Why is it that when a Democrat is in office, Republicans always say things like this, and when a Republican is in office, Democrats always say things like this? Is it because you're both idiots?
Don't worry, my friend. This is America. In America, scientists are tolerated only so long as they tow the party line. When science diverges from short term commercial interests, you can be sure that scientists cannot be trusted, that scientists are Communists, anti-God and anti-American Way. Your child like faith does you great credit, and will server you well when Sarah Palin is chosen to be the next President and all those pinko environmental laws are thrown out the window and any scientist who believes that the Earth is over six thousand years old or that large amounts of oil vomiting on to the floor of the Gulf of Mexico will be re-educated in their proper patriotic requirements.
God bless America, where freedom is slavery, ignorance is knowledge and war is peace.
The world's burning. Moped Jesus spotted on I50. Details at 11.
How is anyone supposed to make an assessment of this story? There is no data presented, no links to scientific articles, and the quotation referenced 'around the wellhead' where of course you would expect severe effects.
I realize this is Slashdot, but surely there has to be a minimal standard for reporting on a technical site.
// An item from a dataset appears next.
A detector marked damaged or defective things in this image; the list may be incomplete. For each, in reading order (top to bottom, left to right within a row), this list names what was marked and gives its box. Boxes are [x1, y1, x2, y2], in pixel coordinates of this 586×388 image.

To be fair, the way our environmental law works in America right now, EPA included, is horribly flawed.
Its original mission was to stop the kinds of stuff that *everyone*, right- and left-wing both, can agree is bad: dumping waste into public water systems, belching smoke next to a school, and so forth.
The modern environmentalist movement has moved on from there to basically banning any and all projects, everywhere, if it impacts the environment in the slightest. Some ripe examples of environmentalist hypocrisy:
1) Building a wind farm in upstate Virginia? Some lawyers who owned a vacation farm there (and had *fought* NIMBYs before for companies) sued and got construction blocked.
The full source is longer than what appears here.